Wednesday 28 September 2016

Nuts and Bolts: not in a flap.

Dr Jeanne Shinskey, from Royal Holloway College at the University of London, has been reading picture books.

Now, as a doctor, you'd have thought she'd have moved on from that sort of thing, but apparently she's been doing some research into what in the Book Trade are called novelties - in this case, books with flaps.

You know the sort of thing. 

Where is the dog? 

Is he under the blanket? 

[Lift the paper flap]

No, that's a tortoise eating a doughnut.

Anyway, Dr Shinskey has proved something that all parents probably knew, though probably without realising it.

If a book has flaps then the fun of finding out what's hidden underneath them distracts children from taking much notice of the words.

Dr Shinskey's experiment consisted of showing a flap-book about fruit to two groups of two-year-olds. In half of the books the flaps had been sealed, and it turned out that 68% of the group who read the books with sealed flaps could remember the name of an unfamiliar fruit that appeared in the text (it was a star fruit) when they'd finished the book, but only 30% of the children whose books had opening flaps remembered the star fruit's name.

Dr Shinskey says that flaps seem to enhance children's tendency 'to treat books as just another type of physical toy, rather than a tool for learning'.

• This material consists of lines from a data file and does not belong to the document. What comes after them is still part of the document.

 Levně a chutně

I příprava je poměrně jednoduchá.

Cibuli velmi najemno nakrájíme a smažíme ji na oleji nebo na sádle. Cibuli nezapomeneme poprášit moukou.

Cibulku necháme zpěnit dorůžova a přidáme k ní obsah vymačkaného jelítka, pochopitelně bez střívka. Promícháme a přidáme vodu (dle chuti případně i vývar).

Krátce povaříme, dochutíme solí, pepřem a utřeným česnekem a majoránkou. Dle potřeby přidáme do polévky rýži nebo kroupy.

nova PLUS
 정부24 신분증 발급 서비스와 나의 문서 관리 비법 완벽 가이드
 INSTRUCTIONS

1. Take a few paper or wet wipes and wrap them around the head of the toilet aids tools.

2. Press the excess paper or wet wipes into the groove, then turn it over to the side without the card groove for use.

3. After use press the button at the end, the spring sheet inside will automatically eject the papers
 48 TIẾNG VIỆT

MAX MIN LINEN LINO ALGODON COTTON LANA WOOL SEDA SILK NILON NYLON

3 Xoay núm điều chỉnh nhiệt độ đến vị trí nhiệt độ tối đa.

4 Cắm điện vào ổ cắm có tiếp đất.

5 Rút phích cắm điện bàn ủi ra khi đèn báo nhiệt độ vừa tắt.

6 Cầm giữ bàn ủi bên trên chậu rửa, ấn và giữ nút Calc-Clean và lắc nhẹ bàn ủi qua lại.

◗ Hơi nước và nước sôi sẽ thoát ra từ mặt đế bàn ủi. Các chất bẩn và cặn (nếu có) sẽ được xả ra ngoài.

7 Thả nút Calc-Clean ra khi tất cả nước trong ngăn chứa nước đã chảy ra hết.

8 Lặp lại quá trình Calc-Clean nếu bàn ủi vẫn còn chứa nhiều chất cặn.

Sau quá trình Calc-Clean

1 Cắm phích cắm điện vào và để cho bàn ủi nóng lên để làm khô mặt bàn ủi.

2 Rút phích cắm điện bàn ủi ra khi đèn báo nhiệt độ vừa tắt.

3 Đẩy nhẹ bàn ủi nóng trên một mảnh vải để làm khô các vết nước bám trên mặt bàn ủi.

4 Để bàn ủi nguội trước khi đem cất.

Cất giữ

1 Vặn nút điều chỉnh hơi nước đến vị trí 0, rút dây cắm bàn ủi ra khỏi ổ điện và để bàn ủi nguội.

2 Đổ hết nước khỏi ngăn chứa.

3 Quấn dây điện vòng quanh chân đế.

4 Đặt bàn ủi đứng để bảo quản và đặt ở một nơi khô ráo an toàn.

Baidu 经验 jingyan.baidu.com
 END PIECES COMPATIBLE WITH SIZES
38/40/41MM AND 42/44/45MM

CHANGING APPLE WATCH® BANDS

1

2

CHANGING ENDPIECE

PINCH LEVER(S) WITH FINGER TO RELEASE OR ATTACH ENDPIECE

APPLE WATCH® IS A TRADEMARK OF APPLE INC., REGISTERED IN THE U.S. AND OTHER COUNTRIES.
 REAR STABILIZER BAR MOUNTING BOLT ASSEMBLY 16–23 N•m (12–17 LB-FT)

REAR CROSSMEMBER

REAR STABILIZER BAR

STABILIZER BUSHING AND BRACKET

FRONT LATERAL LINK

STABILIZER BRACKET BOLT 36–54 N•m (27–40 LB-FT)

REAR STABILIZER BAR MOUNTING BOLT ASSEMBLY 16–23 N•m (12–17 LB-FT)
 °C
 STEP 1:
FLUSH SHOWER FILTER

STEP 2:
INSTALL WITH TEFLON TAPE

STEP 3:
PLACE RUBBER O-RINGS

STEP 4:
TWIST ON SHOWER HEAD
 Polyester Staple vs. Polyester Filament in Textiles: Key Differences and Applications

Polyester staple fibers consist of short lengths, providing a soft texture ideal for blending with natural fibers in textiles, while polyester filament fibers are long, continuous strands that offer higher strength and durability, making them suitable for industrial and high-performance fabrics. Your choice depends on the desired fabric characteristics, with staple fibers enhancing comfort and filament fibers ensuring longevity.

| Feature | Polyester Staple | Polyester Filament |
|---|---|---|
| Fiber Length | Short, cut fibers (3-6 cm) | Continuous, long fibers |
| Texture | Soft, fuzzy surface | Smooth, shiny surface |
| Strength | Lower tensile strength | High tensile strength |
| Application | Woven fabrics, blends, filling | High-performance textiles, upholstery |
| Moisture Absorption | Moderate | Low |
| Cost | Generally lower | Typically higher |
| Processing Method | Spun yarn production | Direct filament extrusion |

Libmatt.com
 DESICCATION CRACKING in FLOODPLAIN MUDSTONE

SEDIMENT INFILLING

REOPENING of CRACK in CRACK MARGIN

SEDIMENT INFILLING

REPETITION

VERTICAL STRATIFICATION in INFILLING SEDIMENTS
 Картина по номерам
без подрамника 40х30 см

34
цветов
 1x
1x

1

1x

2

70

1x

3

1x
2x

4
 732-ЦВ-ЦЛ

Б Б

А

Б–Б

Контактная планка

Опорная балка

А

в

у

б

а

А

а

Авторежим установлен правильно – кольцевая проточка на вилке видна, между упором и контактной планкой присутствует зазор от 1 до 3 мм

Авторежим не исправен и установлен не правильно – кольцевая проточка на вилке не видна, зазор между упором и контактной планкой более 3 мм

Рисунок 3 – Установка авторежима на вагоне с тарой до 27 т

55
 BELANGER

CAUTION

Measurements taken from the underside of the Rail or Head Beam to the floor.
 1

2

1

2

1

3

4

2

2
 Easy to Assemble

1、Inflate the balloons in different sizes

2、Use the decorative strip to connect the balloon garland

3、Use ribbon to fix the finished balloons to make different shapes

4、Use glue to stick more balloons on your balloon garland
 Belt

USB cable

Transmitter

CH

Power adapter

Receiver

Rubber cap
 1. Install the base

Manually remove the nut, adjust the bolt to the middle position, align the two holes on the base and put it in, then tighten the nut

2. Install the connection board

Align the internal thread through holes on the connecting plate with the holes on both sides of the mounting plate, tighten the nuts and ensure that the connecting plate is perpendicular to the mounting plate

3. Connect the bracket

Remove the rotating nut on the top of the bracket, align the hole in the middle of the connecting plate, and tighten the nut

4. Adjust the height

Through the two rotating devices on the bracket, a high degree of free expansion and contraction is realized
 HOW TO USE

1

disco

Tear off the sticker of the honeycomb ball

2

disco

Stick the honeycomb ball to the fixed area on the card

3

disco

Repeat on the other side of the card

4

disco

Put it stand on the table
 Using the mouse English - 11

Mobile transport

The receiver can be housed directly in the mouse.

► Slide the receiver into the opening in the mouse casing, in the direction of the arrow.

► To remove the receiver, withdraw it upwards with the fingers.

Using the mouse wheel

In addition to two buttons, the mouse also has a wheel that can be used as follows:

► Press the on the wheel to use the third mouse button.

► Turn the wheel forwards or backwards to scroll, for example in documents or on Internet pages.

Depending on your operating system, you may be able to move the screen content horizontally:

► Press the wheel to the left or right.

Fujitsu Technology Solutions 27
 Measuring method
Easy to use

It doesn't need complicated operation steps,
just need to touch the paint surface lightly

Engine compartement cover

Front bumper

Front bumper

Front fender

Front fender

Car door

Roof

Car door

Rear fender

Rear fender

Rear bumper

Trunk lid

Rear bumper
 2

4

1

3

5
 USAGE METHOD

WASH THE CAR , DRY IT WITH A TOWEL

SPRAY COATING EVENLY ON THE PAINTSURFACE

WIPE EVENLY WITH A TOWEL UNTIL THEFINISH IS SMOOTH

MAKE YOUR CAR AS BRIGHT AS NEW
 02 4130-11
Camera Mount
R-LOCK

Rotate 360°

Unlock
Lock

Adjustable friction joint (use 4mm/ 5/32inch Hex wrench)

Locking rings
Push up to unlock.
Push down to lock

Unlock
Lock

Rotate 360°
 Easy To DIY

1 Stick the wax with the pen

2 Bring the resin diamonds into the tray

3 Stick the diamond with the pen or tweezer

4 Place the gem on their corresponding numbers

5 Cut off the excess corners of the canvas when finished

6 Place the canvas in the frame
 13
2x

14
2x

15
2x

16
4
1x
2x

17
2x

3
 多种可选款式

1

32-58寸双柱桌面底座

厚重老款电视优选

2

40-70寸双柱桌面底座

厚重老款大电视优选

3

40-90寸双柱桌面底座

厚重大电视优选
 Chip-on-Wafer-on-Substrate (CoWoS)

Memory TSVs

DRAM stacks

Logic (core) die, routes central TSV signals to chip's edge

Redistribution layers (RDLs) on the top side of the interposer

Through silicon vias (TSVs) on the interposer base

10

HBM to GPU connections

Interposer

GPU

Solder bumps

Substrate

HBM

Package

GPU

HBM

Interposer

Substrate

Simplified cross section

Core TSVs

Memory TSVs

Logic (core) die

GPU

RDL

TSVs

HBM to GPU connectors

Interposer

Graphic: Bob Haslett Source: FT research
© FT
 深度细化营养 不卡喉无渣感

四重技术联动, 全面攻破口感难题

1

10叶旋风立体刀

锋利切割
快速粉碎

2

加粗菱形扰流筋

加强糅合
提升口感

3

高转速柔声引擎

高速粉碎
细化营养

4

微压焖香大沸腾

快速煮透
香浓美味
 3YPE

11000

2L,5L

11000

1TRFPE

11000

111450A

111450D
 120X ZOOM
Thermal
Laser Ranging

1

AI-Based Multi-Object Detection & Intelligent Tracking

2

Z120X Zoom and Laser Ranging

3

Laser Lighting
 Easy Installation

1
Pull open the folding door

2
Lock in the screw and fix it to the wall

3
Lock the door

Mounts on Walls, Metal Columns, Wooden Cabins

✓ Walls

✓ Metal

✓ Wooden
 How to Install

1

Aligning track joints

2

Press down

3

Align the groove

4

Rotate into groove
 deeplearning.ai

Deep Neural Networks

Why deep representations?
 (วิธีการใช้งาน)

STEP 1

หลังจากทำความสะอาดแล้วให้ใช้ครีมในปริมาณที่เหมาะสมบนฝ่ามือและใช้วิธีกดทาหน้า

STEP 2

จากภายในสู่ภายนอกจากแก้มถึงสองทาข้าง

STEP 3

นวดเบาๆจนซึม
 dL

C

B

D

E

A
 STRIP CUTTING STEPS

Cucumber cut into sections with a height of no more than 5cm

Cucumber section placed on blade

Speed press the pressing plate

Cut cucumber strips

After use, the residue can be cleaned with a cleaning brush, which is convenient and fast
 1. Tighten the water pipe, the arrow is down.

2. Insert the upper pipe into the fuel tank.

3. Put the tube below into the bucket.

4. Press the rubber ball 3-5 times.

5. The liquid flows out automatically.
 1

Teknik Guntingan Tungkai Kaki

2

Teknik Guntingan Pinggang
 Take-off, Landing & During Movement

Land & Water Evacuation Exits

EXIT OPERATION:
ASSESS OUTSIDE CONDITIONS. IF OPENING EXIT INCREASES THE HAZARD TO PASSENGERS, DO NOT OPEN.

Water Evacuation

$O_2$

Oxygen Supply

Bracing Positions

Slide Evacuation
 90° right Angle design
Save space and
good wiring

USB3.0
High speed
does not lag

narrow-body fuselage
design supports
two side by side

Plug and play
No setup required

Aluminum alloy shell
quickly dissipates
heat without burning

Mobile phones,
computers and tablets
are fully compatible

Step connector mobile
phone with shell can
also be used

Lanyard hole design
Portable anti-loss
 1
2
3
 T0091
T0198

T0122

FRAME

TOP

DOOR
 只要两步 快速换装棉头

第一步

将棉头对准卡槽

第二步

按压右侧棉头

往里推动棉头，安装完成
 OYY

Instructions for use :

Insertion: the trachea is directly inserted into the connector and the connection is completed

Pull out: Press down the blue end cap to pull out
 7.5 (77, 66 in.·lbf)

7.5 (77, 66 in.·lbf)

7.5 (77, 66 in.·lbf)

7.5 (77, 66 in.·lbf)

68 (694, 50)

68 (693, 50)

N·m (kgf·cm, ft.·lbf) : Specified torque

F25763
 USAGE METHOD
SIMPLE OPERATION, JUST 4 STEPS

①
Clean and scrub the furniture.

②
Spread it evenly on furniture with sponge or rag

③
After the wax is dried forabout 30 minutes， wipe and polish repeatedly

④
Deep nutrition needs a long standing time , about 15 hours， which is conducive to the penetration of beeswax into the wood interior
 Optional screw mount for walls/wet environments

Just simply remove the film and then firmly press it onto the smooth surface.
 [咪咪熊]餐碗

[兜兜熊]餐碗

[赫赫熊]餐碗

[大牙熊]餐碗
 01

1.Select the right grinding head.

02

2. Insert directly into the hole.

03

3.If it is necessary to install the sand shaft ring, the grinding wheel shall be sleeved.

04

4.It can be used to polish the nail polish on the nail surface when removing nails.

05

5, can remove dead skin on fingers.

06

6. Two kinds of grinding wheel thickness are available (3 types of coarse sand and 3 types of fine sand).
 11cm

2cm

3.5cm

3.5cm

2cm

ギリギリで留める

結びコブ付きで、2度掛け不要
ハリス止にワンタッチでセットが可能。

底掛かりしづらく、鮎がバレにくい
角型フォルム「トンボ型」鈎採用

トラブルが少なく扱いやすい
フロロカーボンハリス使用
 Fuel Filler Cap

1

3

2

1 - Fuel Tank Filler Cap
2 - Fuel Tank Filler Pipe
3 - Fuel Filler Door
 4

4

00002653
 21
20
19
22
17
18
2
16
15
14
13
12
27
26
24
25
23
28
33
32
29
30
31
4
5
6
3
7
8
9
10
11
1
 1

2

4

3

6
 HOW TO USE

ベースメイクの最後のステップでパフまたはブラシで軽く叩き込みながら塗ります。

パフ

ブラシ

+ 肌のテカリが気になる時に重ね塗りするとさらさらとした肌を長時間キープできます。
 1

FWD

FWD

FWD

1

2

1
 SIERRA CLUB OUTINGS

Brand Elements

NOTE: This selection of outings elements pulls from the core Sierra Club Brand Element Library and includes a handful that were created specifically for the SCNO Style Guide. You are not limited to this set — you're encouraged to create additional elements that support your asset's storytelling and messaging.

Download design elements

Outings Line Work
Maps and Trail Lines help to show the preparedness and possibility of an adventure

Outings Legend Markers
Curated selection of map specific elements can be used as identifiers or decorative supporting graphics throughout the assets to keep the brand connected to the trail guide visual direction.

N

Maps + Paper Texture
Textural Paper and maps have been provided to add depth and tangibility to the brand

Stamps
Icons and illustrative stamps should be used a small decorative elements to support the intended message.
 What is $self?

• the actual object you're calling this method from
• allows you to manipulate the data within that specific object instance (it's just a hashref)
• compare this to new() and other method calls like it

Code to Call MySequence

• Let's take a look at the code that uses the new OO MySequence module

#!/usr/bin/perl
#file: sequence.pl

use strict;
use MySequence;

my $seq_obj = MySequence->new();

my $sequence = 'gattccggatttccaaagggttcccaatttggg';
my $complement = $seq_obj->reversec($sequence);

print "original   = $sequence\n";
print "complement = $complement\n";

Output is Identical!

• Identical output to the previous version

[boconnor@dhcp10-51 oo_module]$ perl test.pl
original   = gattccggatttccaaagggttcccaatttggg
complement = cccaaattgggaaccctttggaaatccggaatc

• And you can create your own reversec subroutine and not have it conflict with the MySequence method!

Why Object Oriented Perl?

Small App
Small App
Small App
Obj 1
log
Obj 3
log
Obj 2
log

I'm not sure how many people of any age see a book as a tool for learning, but I'll tell you something: the market for adult books with flaps is vanishingly small. 

Well,wouldn't want a with-flaps version of Middlemarch or the Oxford English Dictionary.

Would you?

Word To Use Today: flap. The word was first known in English in the 1300s and is probably a rather good imitation of the sound something makes when it's flapping.